According to the details made public by the Election Commission based on the votes garnered by ward chairs, the UML secured 33.03 percent votes while the Nepali Congress bagged 34.28 percent votes.
Bishnu Rijal, deputy chief of the CPN-UML publicity department, says the party is aiming to garner a majority on its own and that it has not attempted any alliance with other parties as yet.
“However, the door for leaders and cadres of other parties who are willing to join the UML is open,” Rijal told the Post. “We are always welcoming to the leaders and cadres who acknowledge our principles and ideologies.”
Rijal denies that the party split has created any problems.

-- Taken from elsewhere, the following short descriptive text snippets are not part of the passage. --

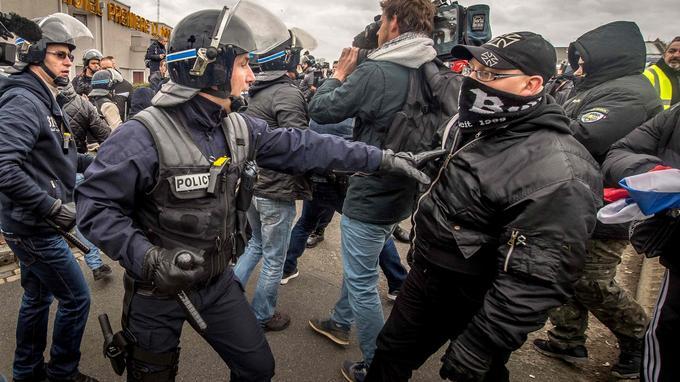 Samedi à Calais.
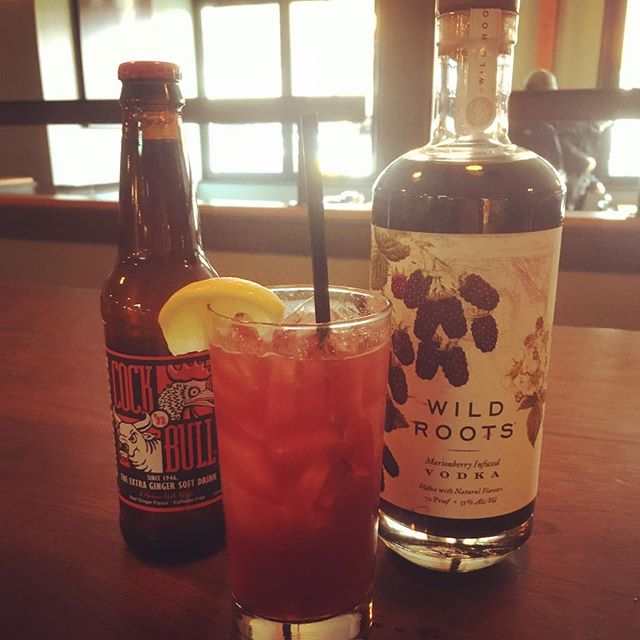 These two make quite the tasty combo! @cock_n_bull_gingerbeer, Wild Roots Marionberry vodka, and a splash of lemon. 👌🏼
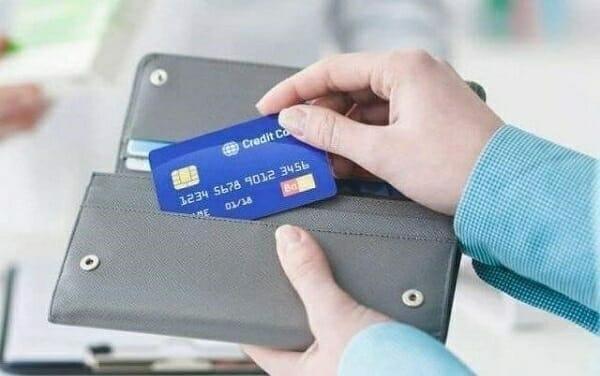 Lựa chọn thẻ tín dụng Sacombank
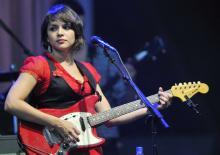 Norah Jones setzte bei ihrem Konzert vermehrt auf E-Gitarren statt Piano. (Foto: ddp)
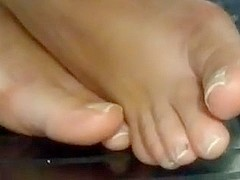 Gorgeous brazilian candid sexy feet soles and toes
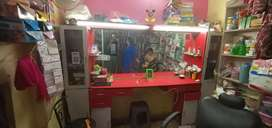 Beauty Parlour Counter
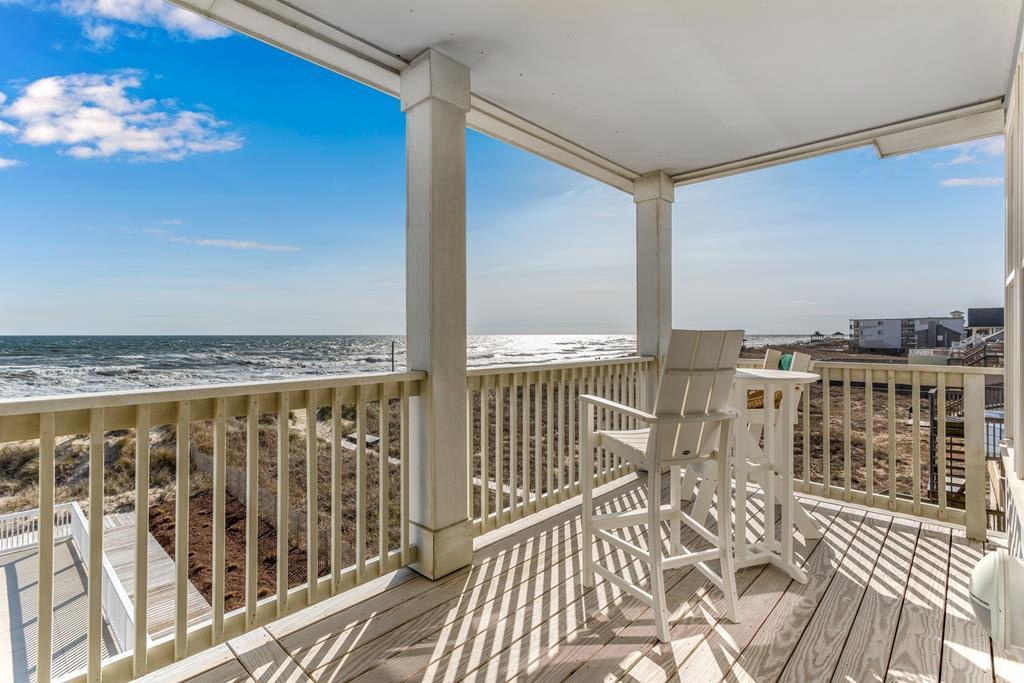 sc304-out-of-practice-2-br-oceanfront-with-endless-ocean-views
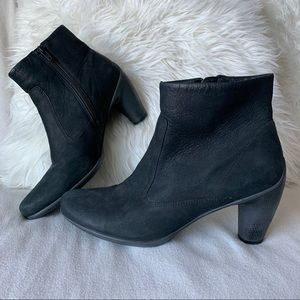 Ecco Black Leather Heeled Ankle Boots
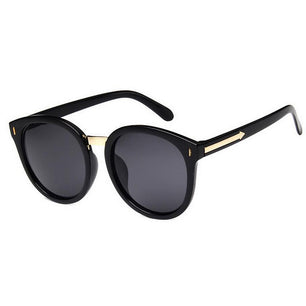 Classic and cool in every way these sunnies are a perfect way to accessorize. Gold accents, unisex. black tint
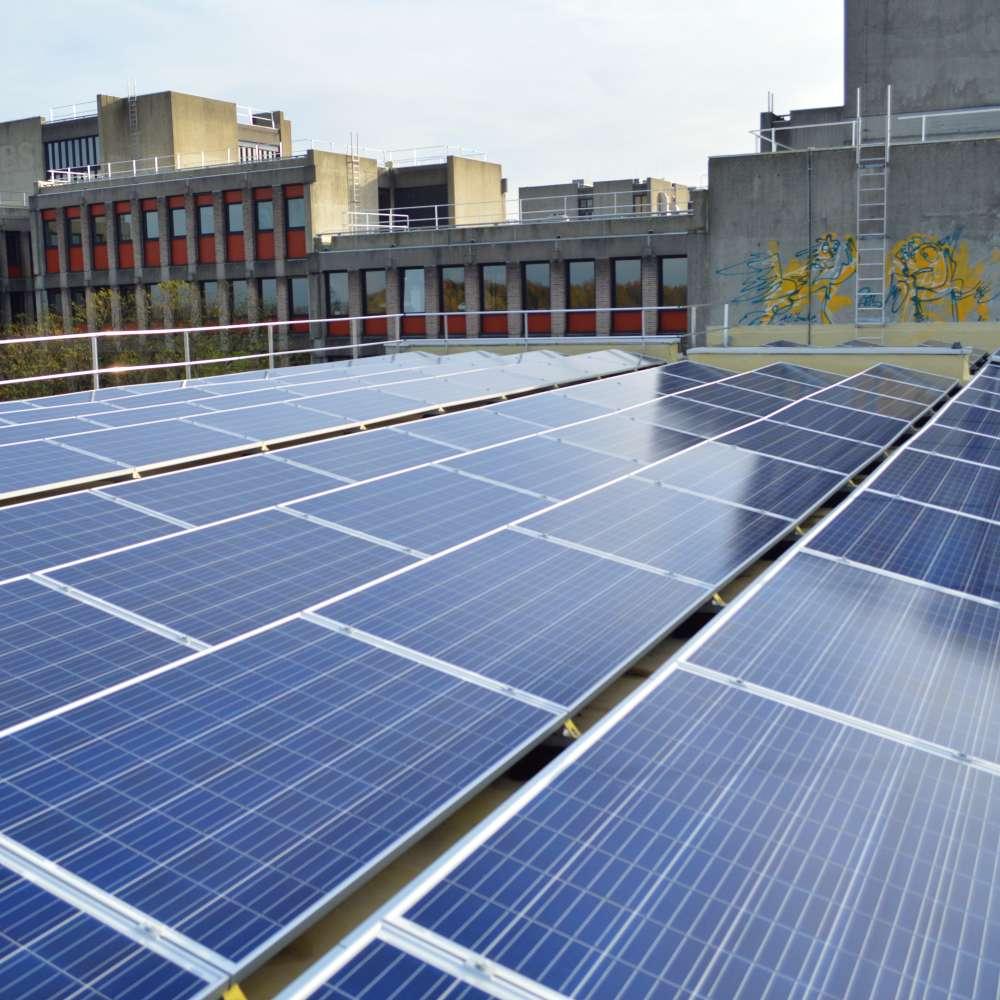 Zonnepanelen op het dak van Carbon6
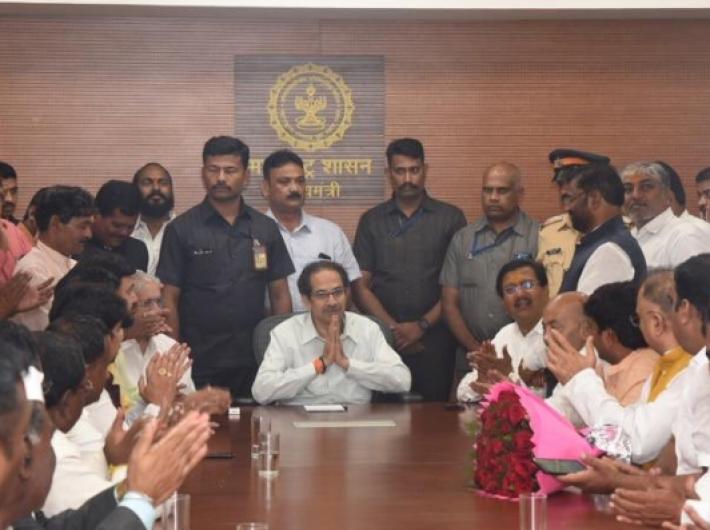 Maharashtra chief minister Uddhav Thackeray meeting a delegation (Photo courtesy: @ShivSena)
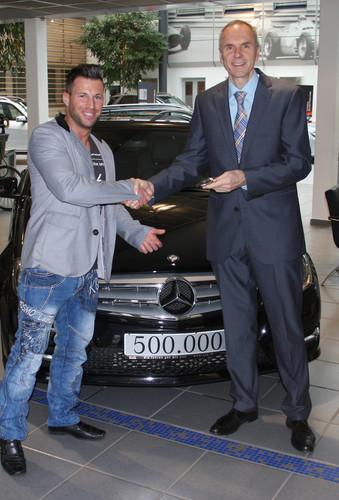 Der 500 000ste Junge Stern (v.l.): Markus Semmler und Verkaufsleiter Udo Betz.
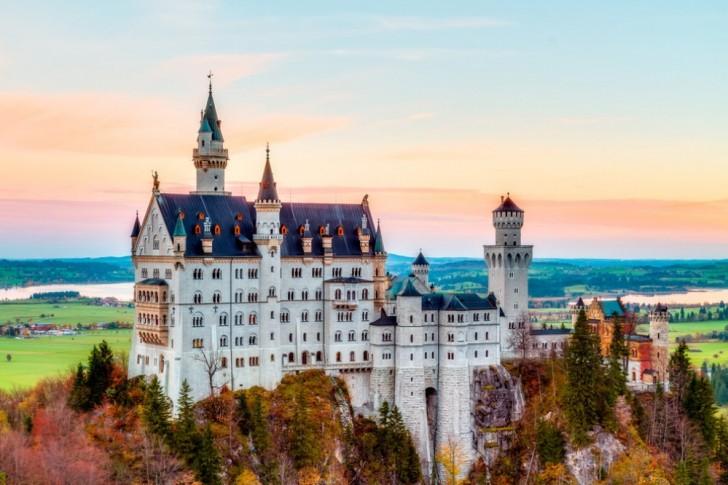 Castelli Di Cartone Film : La regina dei castelli di carta trailer youtube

“The local elections confirmed that the Unified Socialist is not a problem for us,” he said. “However, we are ready to welcome those leaders who got carried away and joined the new party under some kind of pressure.”

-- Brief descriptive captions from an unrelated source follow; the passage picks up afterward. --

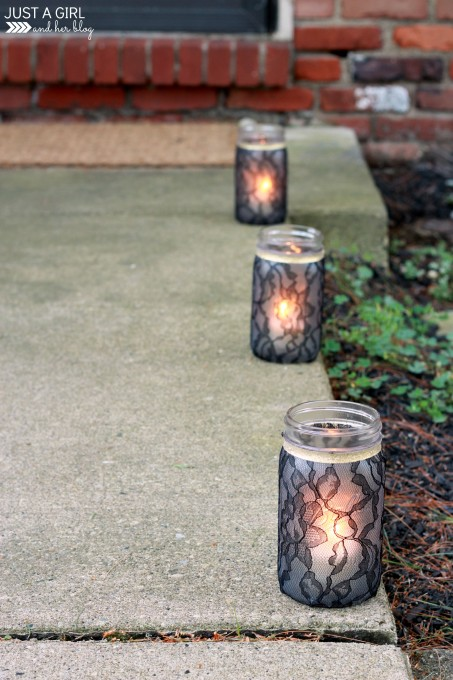 Nothing could be simpler than gluing up lace to mason jars. (via justagirlandherblog.com)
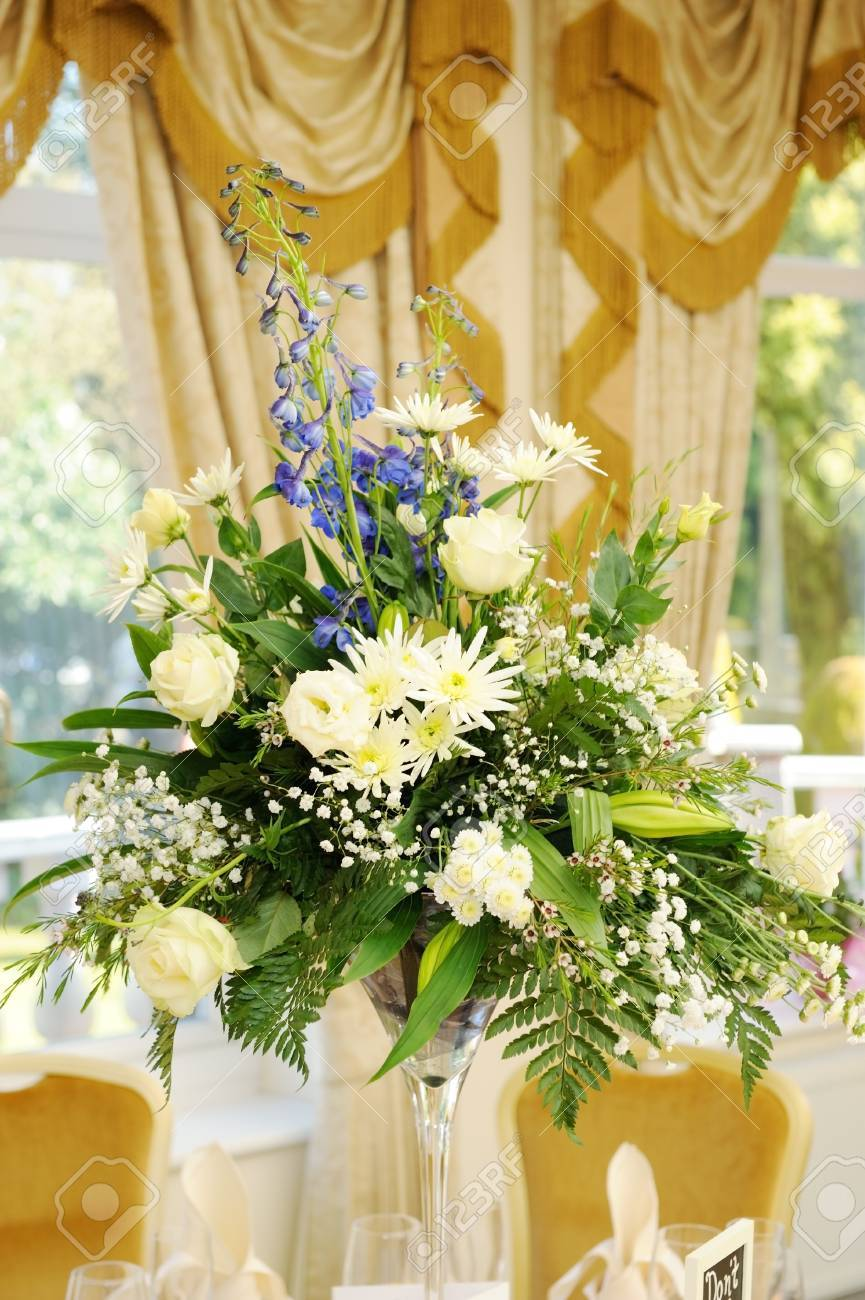 Arreglo Floral Decora La Mesa En La Recepción De La Boda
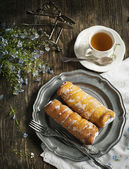 Deep-fried pastry filled with cream — Stock Photo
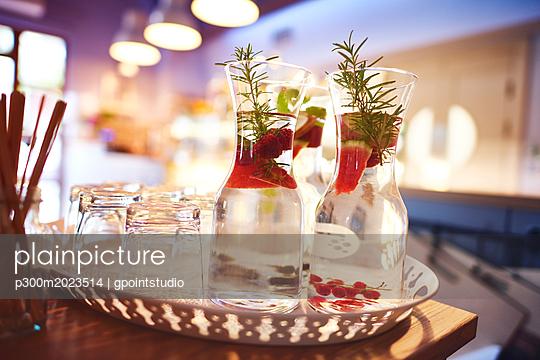 Jar of fresh cocktail on the tray - p300m2023514 von gpointstudio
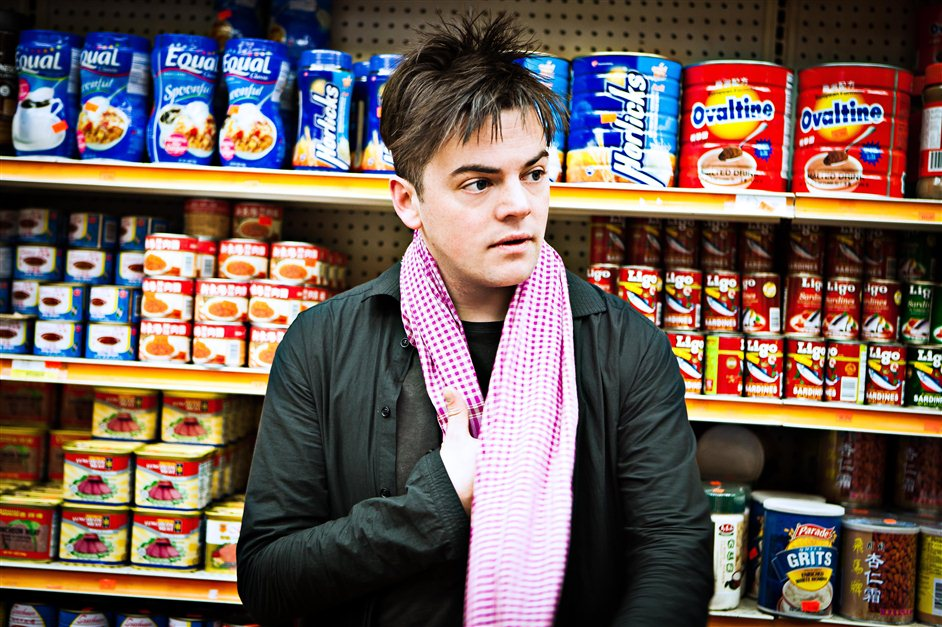 A Scream and an Outrage - Nico Muhly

In the last general elections, the UML had won 80 seats under the direct election system and 41 under the proportional representation system. The Congress had won 23 seats under the direct system and 40 under the proportional representation system.
There are 165 seats up for grabs for Parliament under the direct election system and 110 under the proportional representation system.

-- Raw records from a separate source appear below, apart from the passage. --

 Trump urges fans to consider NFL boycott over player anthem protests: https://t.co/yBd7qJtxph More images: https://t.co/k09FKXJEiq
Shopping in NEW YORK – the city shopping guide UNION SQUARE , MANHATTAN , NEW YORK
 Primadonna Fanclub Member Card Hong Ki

The UML had not split then and it had fought elections under an alliance with the Maoist Centre. The communist alliance made voters tick.
The situation has reversed now.
Under the veneer of the UML boasting, there lies some restlessness, which is apparent from statements of its leaders, say analysts and observers.
“The unnecessary grandstanding is a sign of weakness,” says Maharjan.
CK Lal, also a political commentator and columnist for the Post, agrees.
“A close competition is seen when many political parties are in the fray. That’s why even if Madhav Nepal has brought a small chunk of voters to the Unified Socialist, the split can change the election outcomes in some areas,” Lal told the Post. “Also, except for KP Oli, the party lacks leaders who can woo voters across the country as Madhav Nepal and Jhala Nath Khanal have already parted ways with the UML.”
UML chair Oli, who led his party to victory in the last elections riding on an ultranationalistic plank, is likely to make it an agenda once again, while coupling it with religion and the coalition government’s failure in governance.
According to Lal, Nepal’s returnee migrant workers have an uncanny leaning towards the UML and they make up a good number of voters.
Even though UML leaders say they have not attempted any alliance with any other parties, they could join hands with some parties, including the Rastriya Prajatantra Party, outside the ruling coalition. Upendra Yadav, the chair of the Janata Samajbadi Party, a coalition partner, also had held talks with Oli recently, which was viewed as a collaboration bid for the elections. The Loktantrik Samajbadi Party is wishing to join hands with the ruling coalition, but there has been no clarity yet. If it is not included in the coalition, the UML may reach out to it. Both Janata Samajbadi and Loktantrik Samajbadi are parties with their major vote base in Madhes.
Meena Vaidya Malla, a professor and former chief of the Department of Political Science at Tribhuvan University, says that the UML may have become weaker but it can regain its strength if it can keep its principles, views and vision clear and intact.
“Though the party which once commanded almost a two-thirds majority has now weakened to some extent, it can bounce back if its leaders learn from the past mistakes,” she said.